**Action item A**
Answer these questions from the post on the Hjeltefjord collision:
(i) What does the post give as the failure at the core of the collision?
(ii) What did the bridge team believe the object giving off the strong lights was?
(iii) Which two tools saw little use for monitoring the fairway?
**Action item B**
Using the post on the Hjeltefjord collision, decide whether each statement agrees with it. Give yes or no and quote the words that settle it:
(i) Officers of the watch had been granted clearance later than used to be the case.
(ii) Several aspects of the bridge service were not adequately described or standardised.
(iii) The bridge team detected in time that the lights came from a vessel on collision course.

Tuesday, November 12, 2019

A Failure of the Fundamentals in Hjeltefjord

A beautiful ship on a beautiful night ... and a classic series of failures that led to a collision at sea.

Read the whole thing ... but at its core - what was the failure?

Fundamental seamanship.
As a consequence of the clearance process, the career ladder for fleet officers in the Navy and the shortage of qualified navigators to man the frigates, officers of the watch had been granted clearance sooner, had a lower level of experience and had less time as officer of the watch than used to be the case. This had also resulted in inexperienced officers of the watch being assigned responsibility for training. Furthermore, several aspects of the bridge service were not adequately described or standardised. The night of the accident, it turned out, among other things, that the bridge team on HNoMS Helge Ingstad did not manage to utilise the team’s human and technical resources to detect, while there was still time, that what they thought was a stationary object giving off the strong lights, in fact was a vessel on collision course. Organisation, leadership and teamwork on the bridge were not expedient during the period leading up to the collision. In combination with the officer of the watch’s limited experience, the training being conducted for two watchstanding functions on the bridge reduced the bridge team’s capacity to address the overall traffic situation. Based on a firmly lodged situational awareness that the ‘object’ was stationary and that the passage was under control, little use was made of the radar and AIS to monitor the fairway.

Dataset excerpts
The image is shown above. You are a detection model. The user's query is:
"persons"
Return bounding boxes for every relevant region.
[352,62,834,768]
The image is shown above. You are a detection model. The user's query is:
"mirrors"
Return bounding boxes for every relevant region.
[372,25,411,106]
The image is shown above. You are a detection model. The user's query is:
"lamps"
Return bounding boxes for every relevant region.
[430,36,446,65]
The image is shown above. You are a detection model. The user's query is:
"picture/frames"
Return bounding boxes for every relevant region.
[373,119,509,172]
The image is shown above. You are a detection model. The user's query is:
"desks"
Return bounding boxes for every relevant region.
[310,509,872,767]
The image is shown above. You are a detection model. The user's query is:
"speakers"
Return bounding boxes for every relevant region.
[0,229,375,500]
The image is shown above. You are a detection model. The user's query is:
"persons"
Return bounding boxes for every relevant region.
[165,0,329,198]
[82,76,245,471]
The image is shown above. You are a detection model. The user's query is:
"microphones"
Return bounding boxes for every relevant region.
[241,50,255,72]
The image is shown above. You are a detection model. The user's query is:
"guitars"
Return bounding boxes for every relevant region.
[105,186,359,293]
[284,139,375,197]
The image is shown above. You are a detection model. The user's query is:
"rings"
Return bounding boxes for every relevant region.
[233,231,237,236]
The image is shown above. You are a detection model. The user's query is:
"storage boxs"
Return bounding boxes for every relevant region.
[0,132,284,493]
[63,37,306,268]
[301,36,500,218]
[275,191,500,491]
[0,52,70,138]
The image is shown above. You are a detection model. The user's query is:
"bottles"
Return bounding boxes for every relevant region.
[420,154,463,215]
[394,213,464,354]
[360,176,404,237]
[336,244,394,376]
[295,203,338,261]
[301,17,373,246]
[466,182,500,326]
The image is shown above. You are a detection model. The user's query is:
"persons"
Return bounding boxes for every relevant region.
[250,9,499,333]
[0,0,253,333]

**Task result A**
(i) Fundamental seamanship.
(ii) A stationary object.
(iii) The radar and AIS.

**Task result B**
(i) No: "officers of the watch had been granted clearance sooner"
(ii) Yes: "several aspects of the bridge service were not adequately described or standardised"
(iii) No: "the bridge team on HNoMS Helge Ingstad did not manage to utilise the team’s human and technical resources to detect, while there was still time"